··· Texto de lectura

Lo que desconocían es que alguien les había visto cruzar el río y había informado de su paradero al 16º Regimiento de Caballería de Nueva York. Sin saber que su pesadilla estaba a punto de empezar, los conspiradores llegaron a su nuevo escondrijo y se pusieron cómodos. Según les parecía, era imposible que nadie les descubriese. Para su desgracia, estaban muy equivocados.
El día 26, mientras la pareja descansaba en el establo, los soldados de la Unión llegaron a la vivienda con ansias de venganza. Al frente de la unidad se destacaba el teniente Edward P. Doherty quien, después de preguntar a Garrett sobre sus dos improvisados «inquilinos», le ordenó dirigirse hacia la puerta del edificio que usaban para esconderse y que les instara a rendirse. «Garrett dijo a los dos hombres que los soldados prenderían fuego al establo si no se rendían», desvela el anglosajón en su obra.
Booth estaba resuelto a combatir, pero parece que su compañero no demasiado. En ese momento sus caminos se separaron, pues el magnicida permitió a Herold salir y entregarse a las autoridades. «Hay un hombre aquí dentro que está deseando rendirse», afirmó. Mientras, él preparó sus armas para vender caros los últimos instantes de su vida.
Cruel muerte
Pero el teniente no pretendía, ni mucho menos, ordenar a sus hombres que entrasen fusil en mano. Y es que, aunque estaba seguro de que era la forma más rápida de acabar con el magnicida, también sabía que pondría en peligro la vida de muchos de sus hombres.

······

• **La tarea**
Reproduce íntegro y sin ningún cambio el texto sobre el cerco a Booth en el establo. Las filas son material aparte, sin relación con el texto.

··· Datos registrados

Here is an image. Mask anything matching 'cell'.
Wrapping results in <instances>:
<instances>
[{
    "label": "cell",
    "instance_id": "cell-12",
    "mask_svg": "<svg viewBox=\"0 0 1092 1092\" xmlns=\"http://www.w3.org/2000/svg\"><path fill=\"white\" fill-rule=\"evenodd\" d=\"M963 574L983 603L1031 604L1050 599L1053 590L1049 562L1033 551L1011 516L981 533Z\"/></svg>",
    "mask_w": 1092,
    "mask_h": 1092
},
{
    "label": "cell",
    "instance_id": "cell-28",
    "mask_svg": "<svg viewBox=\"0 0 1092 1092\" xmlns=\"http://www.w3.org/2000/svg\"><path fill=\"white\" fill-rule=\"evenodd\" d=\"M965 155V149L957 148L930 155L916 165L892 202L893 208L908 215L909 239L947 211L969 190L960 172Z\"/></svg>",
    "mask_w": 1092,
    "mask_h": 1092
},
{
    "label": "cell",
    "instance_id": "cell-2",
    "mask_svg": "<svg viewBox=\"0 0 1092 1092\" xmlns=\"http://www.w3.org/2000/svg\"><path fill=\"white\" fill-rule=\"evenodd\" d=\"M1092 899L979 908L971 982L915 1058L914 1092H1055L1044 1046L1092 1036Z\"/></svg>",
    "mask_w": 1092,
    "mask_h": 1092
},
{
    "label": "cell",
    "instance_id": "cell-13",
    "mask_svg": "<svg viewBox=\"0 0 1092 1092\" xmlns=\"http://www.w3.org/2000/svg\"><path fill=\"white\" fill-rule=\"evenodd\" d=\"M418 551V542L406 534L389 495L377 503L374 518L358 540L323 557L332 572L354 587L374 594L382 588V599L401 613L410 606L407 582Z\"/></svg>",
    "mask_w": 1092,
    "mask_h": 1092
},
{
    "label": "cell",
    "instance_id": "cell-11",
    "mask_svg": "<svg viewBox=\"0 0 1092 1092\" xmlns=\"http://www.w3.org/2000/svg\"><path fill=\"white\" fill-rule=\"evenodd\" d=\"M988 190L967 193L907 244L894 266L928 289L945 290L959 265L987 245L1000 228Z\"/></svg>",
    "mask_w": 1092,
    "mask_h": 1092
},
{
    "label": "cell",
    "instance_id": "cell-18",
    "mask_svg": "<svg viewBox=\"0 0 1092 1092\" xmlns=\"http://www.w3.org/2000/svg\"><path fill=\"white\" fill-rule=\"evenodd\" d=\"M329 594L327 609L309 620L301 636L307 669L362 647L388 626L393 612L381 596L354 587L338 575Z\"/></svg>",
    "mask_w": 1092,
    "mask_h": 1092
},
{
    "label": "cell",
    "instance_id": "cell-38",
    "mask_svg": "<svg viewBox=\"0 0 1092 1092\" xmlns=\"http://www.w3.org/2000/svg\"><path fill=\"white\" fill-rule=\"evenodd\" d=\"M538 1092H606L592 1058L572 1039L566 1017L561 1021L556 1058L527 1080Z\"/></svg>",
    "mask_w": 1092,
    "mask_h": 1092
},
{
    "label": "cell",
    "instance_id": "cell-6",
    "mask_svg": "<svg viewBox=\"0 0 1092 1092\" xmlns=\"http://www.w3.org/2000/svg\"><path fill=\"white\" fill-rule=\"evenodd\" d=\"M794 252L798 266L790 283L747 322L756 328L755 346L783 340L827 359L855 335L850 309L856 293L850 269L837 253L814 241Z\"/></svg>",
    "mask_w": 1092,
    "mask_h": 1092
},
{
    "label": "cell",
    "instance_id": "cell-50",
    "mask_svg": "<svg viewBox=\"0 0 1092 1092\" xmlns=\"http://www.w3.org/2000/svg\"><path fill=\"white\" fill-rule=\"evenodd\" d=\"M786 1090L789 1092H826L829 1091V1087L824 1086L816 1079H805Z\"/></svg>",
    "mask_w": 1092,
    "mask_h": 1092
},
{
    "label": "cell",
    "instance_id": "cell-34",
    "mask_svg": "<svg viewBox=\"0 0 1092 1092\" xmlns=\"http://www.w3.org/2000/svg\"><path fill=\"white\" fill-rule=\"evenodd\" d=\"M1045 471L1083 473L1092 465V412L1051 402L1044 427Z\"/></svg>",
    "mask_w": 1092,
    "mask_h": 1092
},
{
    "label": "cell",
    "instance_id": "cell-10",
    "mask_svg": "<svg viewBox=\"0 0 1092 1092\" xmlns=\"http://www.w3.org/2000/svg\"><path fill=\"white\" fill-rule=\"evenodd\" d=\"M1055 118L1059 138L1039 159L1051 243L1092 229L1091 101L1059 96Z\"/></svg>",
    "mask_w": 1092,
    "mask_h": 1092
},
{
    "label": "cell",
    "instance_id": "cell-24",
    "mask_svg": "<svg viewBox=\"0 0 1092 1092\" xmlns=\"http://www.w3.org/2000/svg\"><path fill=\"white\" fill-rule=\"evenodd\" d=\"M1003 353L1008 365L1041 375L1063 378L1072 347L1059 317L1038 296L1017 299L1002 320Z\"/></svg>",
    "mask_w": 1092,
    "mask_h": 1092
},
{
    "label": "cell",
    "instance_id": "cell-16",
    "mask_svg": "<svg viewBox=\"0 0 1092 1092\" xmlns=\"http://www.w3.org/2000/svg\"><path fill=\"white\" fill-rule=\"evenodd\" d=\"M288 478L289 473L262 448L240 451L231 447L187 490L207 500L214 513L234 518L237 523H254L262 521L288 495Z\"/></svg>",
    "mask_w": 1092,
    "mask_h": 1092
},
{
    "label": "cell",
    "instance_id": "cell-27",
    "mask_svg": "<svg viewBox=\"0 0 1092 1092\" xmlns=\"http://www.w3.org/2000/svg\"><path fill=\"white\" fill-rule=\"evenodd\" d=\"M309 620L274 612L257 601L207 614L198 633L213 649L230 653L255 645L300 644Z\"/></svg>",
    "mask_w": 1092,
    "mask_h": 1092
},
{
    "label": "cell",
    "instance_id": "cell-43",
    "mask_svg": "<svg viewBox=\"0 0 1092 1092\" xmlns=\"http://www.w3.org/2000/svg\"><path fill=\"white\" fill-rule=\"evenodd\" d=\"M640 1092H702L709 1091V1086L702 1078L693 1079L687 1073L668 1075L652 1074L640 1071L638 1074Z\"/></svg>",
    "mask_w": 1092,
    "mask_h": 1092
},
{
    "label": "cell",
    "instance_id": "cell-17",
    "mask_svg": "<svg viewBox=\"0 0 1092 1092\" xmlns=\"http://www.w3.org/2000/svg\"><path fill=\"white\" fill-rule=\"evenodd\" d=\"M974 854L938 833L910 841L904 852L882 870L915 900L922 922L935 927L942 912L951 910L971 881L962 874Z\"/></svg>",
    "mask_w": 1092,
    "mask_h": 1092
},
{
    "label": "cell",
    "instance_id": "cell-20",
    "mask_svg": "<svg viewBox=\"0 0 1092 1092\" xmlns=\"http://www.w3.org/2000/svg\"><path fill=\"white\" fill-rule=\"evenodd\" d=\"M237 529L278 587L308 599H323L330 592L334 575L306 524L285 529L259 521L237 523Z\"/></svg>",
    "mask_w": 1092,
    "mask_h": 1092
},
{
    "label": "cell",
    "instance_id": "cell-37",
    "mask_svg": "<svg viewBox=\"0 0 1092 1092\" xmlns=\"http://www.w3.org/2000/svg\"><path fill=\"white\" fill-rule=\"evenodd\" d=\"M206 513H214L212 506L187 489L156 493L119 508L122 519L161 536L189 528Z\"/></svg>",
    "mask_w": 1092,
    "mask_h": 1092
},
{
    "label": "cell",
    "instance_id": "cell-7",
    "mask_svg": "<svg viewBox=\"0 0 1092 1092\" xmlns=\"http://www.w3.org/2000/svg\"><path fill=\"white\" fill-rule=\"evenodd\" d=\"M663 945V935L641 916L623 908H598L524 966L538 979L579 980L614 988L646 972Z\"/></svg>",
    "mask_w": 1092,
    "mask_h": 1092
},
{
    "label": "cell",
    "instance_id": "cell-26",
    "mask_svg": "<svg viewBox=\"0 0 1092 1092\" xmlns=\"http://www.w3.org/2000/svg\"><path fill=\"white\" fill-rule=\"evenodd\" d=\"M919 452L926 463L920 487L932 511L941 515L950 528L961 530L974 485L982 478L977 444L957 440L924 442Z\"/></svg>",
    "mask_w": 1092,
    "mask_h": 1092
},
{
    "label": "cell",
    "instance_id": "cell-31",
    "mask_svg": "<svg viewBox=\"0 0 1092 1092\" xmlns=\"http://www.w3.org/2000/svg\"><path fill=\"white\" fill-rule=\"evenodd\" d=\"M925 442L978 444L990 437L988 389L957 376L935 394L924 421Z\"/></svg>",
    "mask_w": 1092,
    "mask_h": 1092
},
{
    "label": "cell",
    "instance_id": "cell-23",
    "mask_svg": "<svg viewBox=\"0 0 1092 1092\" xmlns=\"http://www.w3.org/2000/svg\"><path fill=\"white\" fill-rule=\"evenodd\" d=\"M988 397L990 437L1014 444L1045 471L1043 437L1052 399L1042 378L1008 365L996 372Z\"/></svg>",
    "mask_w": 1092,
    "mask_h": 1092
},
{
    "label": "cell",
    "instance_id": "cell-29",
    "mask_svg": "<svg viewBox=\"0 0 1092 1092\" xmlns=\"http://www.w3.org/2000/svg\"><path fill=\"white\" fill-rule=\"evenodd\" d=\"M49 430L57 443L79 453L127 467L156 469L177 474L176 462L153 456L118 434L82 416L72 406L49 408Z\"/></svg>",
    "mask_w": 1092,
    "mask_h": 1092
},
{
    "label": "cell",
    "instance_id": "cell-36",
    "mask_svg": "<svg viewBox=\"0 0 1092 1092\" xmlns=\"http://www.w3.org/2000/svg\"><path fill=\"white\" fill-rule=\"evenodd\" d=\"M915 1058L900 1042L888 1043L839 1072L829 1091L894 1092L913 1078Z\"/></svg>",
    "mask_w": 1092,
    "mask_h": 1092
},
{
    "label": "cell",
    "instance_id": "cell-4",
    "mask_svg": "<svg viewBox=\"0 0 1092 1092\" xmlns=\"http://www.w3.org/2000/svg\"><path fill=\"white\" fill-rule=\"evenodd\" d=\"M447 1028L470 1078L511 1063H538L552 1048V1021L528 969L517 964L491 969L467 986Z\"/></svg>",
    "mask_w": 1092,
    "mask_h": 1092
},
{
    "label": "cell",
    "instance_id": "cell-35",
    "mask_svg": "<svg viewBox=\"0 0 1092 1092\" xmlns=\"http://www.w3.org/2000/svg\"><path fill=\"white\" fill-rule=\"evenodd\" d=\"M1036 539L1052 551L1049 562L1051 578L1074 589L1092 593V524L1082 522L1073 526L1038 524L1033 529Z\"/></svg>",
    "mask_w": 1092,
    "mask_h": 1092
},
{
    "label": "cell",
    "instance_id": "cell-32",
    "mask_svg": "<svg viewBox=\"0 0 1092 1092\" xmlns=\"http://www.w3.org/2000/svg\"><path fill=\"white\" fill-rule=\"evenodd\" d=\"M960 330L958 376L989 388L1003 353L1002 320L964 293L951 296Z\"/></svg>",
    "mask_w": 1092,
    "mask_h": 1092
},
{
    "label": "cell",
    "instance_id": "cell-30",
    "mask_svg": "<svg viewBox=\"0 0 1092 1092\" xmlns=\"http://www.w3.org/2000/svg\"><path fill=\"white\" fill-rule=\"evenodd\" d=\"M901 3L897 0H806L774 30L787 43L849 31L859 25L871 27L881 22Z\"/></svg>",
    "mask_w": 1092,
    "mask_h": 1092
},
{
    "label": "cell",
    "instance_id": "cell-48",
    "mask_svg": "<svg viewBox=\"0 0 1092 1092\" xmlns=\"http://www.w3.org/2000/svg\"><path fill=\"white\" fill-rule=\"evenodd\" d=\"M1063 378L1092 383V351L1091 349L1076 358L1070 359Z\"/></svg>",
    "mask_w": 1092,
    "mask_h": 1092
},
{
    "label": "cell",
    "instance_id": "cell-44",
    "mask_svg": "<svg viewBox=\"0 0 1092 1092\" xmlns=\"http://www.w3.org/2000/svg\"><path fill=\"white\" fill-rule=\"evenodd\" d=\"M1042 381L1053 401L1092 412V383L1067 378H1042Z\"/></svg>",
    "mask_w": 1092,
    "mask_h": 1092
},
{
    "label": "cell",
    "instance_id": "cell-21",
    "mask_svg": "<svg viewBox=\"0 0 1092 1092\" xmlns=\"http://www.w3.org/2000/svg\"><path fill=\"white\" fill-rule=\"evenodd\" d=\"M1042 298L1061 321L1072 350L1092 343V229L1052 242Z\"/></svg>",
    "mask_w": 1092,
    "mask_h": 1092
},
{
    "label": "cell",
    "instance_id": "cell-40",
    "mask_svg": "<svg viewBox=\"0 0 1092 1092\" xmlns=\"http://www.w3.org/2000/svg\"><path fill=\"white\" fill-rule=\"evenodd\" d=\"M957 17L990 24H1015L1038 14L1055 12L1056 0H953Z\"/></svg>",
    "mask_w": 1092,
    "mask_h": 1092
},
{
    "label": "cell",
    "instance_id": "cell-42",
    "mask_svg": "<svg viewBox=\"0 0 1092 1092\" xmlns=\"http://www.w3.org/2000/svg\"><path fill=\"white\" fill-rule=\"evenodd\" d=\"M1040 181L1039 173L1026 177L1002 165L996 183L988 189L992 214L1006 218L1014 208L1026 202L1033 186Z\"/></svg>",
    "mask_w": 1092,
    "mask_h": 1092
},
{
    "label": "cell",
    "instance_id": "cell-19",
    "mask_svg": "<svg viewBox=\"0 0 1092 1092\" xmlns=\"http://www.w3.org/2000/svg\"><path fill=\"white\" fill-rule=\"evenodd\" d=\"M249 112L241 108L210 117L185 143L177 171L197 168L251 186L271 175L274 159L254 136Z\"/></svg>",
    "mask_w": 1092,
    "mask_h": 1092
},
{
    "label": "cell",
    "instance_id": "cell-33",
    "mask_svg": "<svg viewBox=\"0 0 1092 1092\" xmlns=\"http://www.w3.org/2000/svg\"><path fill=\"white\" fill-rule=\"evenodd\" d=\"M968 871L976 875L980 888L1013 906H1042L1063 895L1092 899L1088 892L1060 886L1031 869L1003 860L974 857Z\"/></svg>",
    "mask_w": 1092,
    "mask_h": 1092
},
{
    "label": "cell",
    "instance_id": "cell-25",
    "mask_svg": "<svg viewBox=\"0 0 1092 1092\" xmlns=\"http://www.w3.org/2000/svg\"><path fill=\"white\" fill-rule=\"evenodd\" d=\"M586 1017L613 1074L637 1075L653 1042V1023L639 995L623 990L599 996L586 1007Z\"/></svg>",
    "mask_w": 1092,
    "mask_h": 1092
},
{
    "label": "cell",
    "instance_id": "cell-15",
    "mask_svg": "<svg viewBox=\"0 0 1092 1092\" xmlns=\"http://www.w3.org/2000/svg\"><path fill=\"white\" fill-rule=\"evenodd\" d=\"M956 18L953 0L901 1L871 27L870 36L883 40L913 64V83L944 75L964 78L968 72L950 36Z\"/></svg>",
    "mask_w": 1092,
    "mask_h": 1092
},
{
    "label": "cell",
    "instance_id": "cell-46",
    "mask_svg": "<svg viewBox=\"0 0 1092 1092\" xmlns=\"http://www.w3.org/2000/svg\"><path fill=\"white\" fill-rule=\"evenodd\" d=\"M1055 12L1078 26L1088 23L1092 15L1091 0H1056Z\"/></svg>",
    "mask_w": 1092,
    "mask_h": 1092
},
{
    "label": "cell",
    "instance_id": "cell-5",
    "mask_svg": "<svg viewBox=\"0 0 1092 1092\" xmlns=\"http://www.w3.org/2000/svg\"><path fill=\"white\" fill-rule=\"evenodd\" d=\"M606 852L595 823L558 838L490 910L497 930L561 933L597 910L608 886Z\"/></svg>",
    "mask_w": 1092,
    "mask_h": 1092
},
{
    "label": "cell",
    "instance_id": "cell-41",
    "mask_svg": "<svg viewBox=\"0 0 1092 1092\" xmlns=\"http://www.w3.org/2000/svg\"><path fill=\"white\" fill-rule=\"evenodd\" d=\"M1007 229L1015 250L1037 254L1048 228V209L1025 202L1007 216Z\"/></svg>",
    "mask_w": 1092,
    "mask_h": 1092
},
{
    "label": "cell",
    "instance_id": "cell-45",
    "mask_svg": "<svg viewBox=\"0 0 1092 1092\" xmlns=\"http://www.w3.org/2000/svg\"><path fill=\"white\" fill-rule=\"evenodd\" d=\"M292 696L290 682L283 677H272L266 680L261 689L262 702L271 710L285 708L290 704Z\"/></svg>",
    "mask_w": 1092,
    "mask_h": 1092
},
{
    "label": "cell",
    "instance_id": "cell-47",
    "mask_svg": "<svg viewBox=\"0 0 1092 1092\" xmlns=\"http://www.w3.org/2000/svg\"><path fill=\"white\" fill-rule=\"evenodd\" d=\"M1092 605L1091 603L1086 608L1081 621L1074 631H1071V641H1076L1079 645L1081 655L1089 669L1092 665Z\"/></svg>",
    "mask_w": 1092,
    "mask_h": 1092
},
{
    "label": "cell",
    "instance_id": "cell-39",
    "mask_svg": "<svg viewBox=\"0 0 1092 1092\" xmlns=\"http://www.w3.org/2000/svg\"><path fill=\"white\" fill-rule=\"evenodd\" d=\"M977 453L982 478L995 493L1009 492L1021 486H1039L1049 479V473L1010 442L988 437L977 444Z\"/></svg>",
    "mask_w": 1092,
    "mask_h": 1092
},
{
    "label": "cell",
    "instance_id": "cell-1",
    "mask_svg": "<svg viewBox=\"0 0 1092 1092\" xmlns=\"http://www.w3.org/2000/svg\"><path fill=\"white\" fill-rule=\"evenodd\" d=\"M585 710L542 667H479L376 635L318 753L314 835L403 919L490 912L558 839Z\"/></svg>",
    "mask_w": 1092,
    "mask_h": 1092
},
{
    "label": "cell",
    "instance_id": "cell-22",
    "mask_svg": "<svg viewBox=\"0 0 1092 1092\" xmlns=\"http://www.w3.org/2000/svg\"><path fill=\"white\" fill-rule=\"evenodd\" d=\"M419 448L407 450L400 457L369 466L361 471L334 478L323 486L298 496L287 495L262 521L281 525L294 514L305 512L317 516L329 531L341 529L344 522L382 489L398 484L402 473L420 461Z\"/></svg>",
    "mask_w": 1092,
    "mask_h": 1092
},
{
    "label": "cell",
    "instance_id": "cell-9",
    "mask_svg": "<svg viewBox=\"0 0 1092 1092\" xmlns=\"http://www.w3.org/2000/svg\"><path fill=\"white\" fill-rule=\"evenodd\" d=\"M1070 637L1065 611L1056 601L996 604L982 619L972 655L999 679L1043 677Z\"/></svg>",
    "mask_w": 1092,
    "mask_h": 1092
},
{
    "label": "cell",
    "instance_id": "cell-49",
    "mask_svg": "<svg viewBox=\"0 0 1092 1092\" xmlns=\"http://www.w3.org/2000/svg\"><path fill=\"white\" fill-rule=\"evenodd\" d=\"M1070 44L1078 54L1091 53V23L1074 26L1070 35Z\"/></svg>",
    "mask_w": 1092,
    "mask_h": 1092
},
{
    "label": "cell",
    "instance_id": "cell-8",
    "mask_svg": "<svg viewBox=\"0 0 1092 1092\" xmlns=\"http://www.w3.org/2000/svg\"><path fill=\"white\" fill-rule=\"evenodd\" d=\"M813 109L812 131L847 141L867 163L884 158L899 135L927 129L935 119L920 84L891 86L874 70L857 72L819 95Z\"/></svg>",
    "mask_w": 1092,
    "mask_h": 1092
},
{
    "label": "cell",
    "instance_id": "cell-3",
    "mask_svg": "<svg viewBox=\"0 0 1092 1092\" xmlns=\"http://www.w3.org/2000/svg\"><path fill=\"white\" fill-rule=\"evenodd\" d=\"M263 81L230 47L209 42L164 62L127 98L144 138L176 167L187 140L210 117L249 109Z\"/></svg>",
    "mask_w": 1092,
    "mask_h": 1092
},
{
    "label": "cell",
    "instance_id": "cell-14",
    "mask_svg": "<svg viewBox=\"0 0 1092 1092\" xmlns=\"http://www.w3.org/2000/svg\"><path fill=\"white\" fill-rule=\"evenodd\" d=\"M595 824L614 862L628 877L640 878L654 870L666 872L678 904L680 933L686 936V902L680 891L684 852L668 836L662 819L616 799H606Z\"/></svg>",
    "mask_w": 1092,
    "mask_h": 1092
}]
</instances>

······

• **Resultado de la tarea**
Lo que desconocían es que alguien les había visto cruzar el río y había informado de su paradero al 16º Regimiento de Caballería de Nueva York. Sin saber que su pesadilla estaba a punto de empezar, los conspiradores llegaron a su nuevo escondrijo y se pusieron cómodos. Según les parecía, era imposible que nadie les descubriese. Para su desgracia, estaban muy equivocados.
El día 26, mientras la pareja descansaba en el establo, los soldados de la Unión llegaron a la vivienda con ansias de venganza. Al frente de la unidad se destacaba el teniente Edward P. Doherty quien, después de preguntar a Garrett sobre sus dos improvisados «inquilinos», le ordenó dirigirse hacia la puerta del edificio que usaban para esconderse y que les instara a rendirse. «Garrett dijo a los dos hombres que los soldados prenderían fuego al establo si no se rendían», desvela el anglosajón en su obra.
Booth estaba resuelto a combatir, pero parece que su compañero no demasiado. En ese momento sus caminos se separaron, pues el magnicida permitió a Herold salir y entregarse a las autoridades. «Hay un hombre aquí dentro que está deseando rendirse», afirmó. Mientras, él preparó sus armas para vender caros los últimos instantes de su vida.
Cruel muerte
Pero el teniente no pretendía, ni mucho menos, ordenar a sus hombres que entrasen fusil en mano. Y es que, aunque estaba seguro de que era la forma más rápida de acabar con el magnicida, también sabía que pondría en peligro la vida de muchos de sus hombres.